(Source passage Opens)

Under Construction’s religious requirement “didn’t pose a problem in the past because it’s self-selected,” Chung said.

Avi D. Heilman ’03, former president of Harvard Students for Israel and a member of the Society of Arab Students (SAS), said he shouldn’t be excluded from SAS even though many SAS members strongly disagree with his views.

“I don’t think it puts the identity of any group in danger,” he said of not having constitutional stipulations that discriminate on the basis of religious or ideological beliefs when choosing leadership. “I don’t think I endanger the identity of the Society of Arab Students.”

He also said that if a group were “taken over” by those who disagree with the group’s professed purpose, “I feel the members should just start another group.”

While some student leaders like Heilman and Solomon-Schwartz oppose the membership and leadership restrictions, at least one national activist group is fighting to preserve them.

The Foundation for Individual Rights in Education (FIRE), a Philadelphia-based group that focuses on free-speech issues at colleges and universities throughout the country, has protested similar incidents of administrative intervention in religious student groups on other campuses.

(Source passage Closes)

What you need to do
Carry on the article about religious and ideological limits on student group leadership, picking up right after its last sentence.

(Data to examine Opens)

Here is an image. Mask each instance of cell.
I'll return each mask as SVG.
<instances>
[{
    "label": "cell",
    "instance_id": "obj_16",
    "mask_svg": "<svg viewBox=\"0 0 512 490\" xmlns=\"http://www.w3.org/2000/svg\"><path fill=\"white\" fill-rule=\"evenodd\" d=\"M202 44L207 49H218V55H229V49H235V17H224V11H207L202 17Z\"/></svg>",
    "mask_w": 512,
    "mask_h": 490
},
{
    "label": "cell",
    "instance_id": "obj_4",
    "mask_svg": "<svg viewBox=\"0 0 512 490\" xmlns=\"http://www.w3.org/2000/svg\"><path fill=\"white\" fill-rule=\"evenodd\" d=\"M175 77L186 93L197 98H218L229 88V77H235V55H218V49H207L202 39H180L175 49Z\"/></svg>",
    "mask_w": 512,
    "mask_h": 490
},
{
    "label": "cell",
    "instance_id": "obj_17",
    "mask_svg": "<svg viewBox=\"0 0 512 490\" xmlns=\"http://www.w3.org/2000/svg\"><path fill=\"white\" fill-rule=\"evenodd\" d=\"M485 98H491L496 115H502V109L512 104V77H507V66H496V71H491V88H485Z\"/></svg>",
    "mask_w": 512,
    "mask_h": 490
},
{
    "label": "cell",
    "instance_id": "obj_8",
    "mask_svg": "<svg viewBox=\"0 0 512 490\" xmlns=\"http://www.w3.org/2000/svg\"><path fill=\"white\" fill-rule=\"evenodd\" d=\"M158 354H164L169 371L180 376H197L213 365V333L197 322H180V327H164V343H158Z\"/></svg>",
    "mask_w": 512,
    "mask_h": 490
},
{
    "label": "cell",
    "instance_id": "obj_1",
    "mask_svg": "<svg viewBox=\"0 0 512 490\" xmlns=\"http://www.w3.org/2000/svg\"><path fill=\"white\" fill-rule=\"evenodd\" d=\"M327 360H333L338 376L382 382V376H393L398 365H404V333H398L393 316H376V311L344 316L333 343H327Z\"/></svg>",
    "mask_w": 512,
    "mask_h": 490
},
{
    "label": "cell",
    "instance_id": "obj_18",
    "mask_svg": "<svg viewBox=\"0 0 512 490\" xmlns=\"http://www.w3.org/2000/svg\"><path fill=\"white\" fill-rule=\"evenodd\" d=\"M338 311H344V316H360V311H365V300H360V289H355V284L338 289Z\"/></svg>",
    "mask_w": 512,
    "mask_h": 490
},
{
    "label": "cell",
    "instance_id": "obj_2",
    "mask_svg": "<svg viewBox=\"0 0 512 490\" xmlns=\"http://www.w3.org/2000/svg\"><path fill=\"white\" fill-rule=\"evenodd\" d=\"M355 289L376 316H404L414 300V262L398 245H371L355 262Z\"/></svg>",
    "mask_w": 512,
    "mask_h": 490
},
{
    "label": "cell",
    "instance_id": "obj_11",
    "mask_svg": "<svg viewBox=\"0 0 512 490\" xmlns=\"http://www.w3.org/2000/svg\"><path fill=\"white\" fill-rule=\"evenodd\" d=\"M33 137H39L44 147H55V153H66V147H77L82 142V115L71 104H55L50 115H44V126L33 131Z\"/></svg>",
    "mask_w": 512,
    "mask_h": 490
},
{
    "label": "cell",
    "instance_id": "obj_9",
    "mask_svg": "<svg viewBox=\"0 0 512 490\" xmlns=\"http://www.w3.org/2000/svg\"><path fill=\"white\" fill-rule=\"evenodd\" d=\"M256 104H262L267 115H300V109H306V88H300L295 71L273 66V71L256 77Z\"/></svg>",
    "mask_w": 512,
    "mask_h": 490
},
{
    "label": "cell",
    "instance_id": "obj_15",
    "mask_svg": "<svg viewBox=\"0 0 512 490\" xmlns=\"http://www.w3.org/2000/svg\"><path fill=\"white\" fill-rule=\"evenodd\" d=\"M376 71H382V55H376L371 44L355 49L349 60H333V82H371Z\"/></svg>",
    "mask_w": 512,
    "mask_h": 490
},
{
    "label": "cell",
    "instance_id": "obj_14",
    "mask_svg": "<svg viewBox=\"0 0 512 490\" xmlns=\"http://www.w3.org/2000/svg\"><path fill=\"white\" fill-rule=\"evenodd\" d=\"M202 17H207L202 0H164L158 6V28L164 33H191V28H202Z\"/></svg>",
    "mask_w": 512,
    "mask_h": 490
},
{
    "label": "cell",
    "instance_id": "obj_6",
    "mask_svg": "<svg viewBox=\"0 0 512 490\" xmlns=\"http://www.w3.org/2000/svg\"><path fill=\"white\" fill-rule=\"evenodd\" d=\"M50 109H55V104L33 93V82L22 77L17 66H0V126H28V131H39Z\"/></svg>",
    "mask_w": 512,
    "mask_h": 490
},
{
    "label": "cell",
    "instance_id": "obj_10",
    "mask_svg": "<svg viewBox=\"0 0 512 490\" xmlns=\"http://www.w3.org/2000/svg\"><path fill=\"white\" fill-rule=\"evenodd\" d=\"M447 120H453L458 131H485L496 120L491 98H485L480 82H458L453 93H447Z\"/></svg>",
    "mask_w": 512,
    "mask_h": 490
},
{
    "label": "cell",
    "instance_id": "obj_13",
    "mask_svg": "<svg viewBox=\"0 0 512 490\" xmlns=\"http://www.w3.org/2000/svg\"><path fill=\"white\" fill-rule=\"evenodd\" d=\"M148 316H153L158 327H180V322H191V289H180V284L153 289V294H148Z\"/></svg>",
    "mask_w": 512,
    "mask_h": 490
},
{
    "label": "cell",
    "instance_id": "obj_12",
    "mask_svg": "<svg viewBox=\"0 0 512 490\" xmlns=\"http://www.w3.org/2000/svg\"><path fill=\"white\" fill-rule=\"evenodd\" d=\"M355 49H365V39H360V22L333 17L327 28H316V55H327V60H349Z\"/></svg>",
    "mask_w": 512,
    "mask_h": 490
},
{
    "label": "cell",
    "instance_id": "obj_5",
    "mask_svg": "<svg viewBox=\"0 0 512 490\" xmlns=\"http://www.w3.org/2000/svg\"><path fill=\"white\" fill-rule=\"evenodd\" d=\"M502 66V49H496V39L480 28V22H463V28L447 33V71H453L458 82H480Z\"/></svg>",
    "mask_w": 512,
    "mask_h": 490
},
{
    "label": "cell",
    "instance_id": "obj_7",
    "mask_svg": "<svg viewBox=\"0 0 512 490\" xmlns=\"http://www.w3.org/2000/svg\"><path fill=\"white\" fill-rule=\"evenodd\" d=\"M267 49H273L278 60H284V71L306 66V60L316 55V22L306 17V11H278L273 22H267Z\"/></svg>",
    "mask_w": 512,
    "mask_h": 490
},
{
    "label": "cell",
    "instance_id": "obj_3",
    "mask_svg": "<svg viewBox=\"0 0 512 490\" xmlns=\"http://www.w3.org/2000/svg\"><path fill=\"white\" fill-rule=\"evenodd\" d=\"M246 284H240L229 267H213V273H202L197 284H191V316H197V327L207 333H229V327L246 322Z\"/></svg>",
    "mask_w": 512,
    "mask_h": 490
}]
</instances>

(Data to examine Closes)

Final answer
The administration at the University of North Carolina at Chapel Hill threatened its chapters of the InterVarsity Christian Fellowship—a national, interdenominational organization that has chapters on over 500 campuses—with loss of funding and recognition unless they eliminated the faith requirement for their leaders by the end of this month.

After an outcry against the demands, the university reversed itself, allowing the chapters to keep the requirement.

FIRE also criticized Rutgers University in New Jersey for withdrawing funding and access to university facilities from a resident chapter of InterVarsity. FIRE Legal Network attorney David A. French filed a lawsuit against Rutgers in Federal District Court. FIRE itself does not litigate.